Tuban - Dewan Pengurus Pusat Perempuan Bangsa melaksanakan kegiatan Kick Off Sosialisasi Modul "Anti Pencabulan di Lingkungan Pesantren" yang berlangsung di Gedung KSPKP Tuban, Jawa Timur, pada Sabtu (15/11/2025). Kegiatan ini merupakan bagian dari upaya strategis untuk memperkuat pencegahan kekerasan seksual, khususnya di pesantren dan lembaga pendidikan keagamaan.
Bendahara Umum DPP Perempuan Bangsa, Ratna Juwita Sari, menekankan pentingnya perhatian serius terhadap isu pencabulan di lembaga pendidikan. Ia menyatakan bahwa pesantren, sebagai pusat pendidikan moral dan karakter, harus dijaga agar tetap menjadi ruang aman bagi seluruh santri.

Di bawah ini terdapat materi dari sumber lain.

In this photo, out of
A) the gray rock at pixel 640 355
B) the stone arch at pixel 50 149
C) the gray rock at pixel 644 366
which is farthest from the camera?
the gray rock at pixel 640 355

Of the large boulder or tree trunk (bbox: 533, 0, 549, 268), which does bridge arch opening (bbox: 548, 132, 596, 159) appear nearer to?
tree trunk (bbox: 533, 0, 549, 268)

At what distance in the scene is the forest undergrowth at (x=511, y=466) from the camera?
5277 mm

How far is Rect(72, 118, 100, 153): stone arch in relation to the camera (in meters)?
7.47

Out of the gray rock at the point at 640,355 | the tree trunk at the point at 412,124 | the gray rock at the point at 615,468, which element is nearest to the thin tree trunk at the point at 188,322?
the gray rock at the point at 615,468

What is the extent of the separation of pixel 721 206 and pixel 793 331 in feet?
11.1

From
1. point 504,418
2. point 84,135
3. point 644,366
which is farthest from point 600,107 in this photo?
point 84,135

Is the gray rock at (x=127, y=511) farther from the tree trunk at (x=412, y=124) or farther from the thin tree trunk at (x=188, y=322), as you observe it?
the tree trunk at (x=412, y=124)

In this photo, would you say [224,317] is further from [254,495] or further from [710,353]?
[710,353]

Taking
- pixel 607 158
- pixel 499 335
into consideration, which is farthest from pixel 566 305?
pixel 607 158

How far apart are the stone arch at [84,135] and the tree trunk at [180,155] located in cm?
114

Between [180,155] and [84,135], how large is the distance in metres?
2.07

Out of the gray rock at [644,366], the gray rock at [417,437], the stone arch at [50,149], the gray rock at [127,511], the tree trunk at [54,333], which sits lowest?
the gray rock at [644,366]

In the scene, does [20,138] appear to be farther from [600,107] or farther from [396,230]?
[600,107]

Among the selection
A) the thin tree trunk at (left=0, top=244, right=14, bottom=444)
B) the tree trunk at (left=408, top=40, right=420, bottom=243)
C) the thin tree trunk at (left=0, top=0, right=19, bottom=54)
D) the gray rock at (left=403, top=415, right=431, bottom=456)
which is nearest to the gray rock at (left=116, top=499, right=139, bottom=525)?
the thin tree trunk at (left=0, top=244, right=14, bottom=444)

Ratna menegaskan, "Pencegahan kekerasan dan pencabulan tidak boleh dianggap sepele. Ini adalah tanggung jawab moral kita bersama." Dengan hadirnya modul komprehensif yang disediakan oleh Perempuan Bangsa, diharapkan dapat dimanfaatkan oleh berbagai pihak, termasuk pengasuh pesantren, guru, aktivis pendamping, serta masyarakat luas.
"Tujuan dari modul ini adalah untuk memastikan bahwa pesantren tetap menjadi tempat yang aman, terhormat, dan bebas dari kekerasan seksual," tambahnya. Kegiatan sosialisasi ini diharapkan dapat meningkatkan kesadaran akan pentingnya menciptakan lingkungan yang aman bagi para santri dan mendukung upaya pencegahan kekerasan seksual di pesantren.